UPDATED 02:00 EST / MARCH 01 2026

AI

Ahead of MWC Barcelona, Nvidia bets AI-native platforms will carry telecom into 6G

Nvidia Corp. early Sunday announced ahead of the MWC Barcelona conference that its joining global telecom leaders in a commitment to build 6G on open and secure artificial intelligence-native platforms, bringing software-defined networking to the future of telecommunications.

As it rolled out, 5G helped offer enough bandwith and opportunity to blaze a trail for the much-anticipated “metaverse,” but that hype has been quickly supplanted by another darling: artificial intelligence. The promise of AI — and thinking machines acting autonomously across networks — have greatly increased potential demands for switching and traffic.

The current evolution, 5G Advanced, will turn early 5G deployments into something more capable and programmable and, frankly, more useful at scale. It represents a bridge that operators can tune using software-defined networking, allowing AI- and machine learning-assisted radio and operations to achieve better energy efficiency and improved coverage capacity, while supporting new devices.

The expectation is that this will eventually grow into 6G, which is expected to launch commercially around 2030, with initial trials starting as early as 2028.

Aside from transforming traditional connectivity, 6G wireless networks will accelerate advancements in physical AI, allowing millions of autonomous machines, sensors, vehicles and robots to interact with the real world.

“AI is redefining computing and driving the largest infrastructure buildout in human history — and telecommunications is next,” said Jensen Huang, founder and chief executive of Nvidia. “Together with a global coalition of industry leaders, Nvidia is building AI-RAN to transform the world’s telecom networks into AI infrastructure everywhere.”

AI-RAN, or artificial intelligence radio access networking, represents the next evolution of telecommunications architecture: incorporating AI-driven networking that can continuously evolve through software, enabling real-time intelligence and faster advancement.

Nvidia joined with leading operators and infrastructure providers including Booz Allen Hamilton Inc., BT Group plc, Cisco Systems Inc., Deutsche Telekom AG, Nokia Corp. and T-Mobile US Inc. to build open and trusted wireless platforms.

“As 6G becomes the backbone of the AI era, telecom will serve as the nervous system of the digital economy, enabling autonomous systems and intelligent industries at scale and unlocking new value for customers and businesses alike,” said Srini Gopalan, chief executive of T-Mobile.

Commercializing AI-RAN

To support this onrushing technological wake, Nvidia announced new AI-RAN collaborations with industry pioneers including T-Mobile US, SoftBank and Indosat Ooredoo Hutchison.

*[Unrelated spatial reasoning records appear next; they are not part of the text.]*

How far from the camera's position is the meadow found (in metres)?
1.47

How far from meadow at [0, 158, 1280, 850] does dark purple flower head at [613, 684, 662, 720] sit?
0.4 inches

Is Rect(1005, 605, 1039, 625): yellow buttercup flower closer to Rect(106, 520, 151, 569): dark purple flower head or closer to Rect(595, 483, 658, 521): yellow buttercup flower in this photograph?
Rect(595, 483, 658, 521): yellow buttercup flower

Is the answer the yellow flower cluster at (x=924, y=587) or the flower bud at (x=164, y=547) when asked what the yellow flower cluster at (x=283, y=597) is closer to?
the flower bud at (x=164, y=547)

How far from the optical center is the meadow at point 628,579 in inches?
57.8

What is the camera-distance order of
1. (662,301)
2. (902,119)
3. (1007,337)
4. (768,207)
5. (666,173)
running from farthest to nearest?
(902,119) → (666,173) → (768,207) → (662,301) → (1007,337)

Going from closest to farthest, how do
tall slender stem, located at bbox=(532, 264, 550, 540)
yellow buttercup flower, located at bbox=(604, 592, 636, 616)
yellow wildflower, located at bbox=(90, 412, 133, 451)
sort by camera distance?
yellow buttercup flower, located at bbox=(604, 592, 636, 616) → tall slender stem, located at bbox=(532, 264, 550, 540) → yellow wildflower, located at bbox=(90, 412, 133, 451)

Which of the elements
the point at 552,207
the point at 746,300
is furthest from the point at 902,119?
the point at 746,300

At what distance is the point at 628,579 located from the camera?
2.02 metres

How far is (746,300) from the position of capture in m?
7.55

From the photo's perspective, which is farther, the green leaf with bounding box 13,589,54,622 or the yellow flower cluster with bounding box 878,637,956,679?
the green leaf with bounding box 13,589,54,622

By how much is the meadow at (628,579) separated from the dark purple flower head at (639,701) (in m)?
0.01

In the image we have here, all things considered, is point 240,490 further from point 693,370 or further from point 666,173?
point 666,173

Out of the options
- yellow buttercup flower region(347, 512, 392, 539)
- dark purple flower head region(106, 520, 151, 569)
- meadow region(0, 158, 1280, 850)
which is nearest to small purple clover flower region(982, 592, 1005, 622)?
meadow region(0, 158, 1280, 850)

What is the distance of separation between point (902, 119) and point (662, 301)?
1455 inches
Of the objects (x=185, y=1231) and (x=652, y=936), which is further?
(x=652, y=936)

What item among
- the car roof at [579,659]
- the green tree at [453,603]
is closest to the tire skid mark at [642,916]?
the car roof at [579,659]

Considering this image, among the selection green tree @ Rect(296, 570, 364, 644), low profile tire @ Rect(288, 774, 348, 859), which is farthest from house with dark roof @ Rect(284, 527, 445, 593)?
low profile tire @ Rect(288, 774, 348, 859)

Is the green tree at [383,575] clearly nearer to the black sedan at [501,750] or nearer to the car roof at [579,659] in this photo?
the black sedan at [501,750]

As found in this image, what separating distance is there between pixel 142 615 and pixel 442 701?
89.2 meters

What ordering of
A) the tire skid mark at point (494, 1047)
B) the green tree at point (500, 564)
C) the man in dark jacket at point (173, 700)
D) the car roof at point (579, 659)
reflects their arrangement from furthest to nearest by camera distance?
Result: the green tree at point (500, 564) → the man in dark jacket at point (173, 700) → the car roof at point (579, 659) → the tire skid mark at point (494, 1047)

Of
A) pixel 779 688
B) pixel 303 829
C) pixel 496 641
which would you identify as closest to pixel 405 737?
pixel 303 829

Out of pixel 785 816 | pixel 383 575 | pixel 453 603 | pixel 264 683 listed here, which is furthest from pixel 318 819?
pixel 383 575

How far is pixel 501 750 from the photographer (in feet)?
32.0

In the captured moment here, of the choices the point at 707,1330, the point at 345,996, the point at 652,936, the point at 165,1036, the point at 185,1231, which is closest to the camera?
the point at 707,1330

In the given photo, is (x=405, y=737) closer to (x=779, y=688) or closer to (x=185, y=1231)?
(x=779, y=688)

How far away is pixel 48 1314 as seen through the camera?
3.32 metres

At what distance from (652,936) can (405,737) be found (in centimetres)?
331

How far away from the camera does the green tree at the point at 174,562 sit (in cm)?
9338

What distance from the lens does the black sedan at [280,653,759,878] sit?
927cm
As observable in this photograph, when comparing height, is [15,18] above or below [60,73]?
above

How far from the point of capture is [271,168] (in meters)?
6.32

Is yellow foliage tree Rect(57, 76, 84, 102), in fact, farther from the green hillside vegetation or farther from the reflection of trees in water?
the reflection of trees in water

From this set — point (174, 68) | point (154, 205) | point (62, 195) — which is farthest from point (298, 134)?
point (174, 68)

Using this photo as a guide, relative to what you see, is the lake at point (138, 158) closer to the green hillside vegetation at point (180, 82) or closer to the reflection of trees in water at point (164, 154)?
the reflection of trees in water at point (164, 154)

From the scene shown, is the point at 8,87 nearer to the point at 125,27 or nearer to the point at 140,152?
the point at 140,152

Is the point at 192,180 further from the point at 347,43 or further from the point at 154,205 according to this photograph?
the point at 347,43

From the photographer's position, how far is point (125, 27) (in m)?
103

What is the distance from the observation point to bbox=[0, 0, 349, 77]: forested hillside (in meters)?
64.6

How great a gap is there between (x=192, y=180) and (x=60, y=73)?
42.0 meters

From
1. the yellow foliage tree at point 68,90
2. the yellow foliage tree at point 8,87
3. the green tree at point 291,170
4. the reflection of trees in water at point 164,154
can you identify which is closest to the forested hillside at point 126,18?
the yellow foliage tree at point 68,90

These partnerships bring AI-RAN out of the lab and into the field, providing platforms for commercialization of products. This includes a growing ecosystem around Nvidia-powered solutions such as Quanta Cloud Technology off-the-shelf systems; WNC Corp.’s AI-optimized indoor-outdoor radio unit; Eridan Communications Inc.’s 4T4R O-RU; and Lite-On Technology Corp.’s completed integration for sub-6 GHz units and millimeter wave.

This would allow companies to deploy wireless networking for high-capacity, short-range coverage and dense infrastructure in urban environments, as needed, depending on deployment requirements.

Advancing AI network software for telcos

Autonomous networks — intelligent, self-managing telecommunications operations — would mean telecoms operating themselves like thinking machines. That will require large language models and reasoning systems that can automate networks from within.

Nvidia argues that for networks to become autonomous, agentic AI will need to run using specialized telecom network models that can talk to each other across networks and use simulation tools to validate actions.

In its announcement, the company unveiled a Nemotron-based large telco model, or LTM, along with a guide for building agents for network operations and an operations blueprint. These Nvidia Blueprints include energy savings, network configuration with multi-agent orchestration and advanced autonomy.

The company said its Nemotron framework is open and gives telcos transparency into how it was trained and what data was used. That, Nvidia argues, enables secure and fast on-premises deployment within networks.

Nvidia and Tech Mahindra Ltd. published an open-source guide showing operators how to fine-tune domain-specific reasoning models and build agents for network operations center workflows.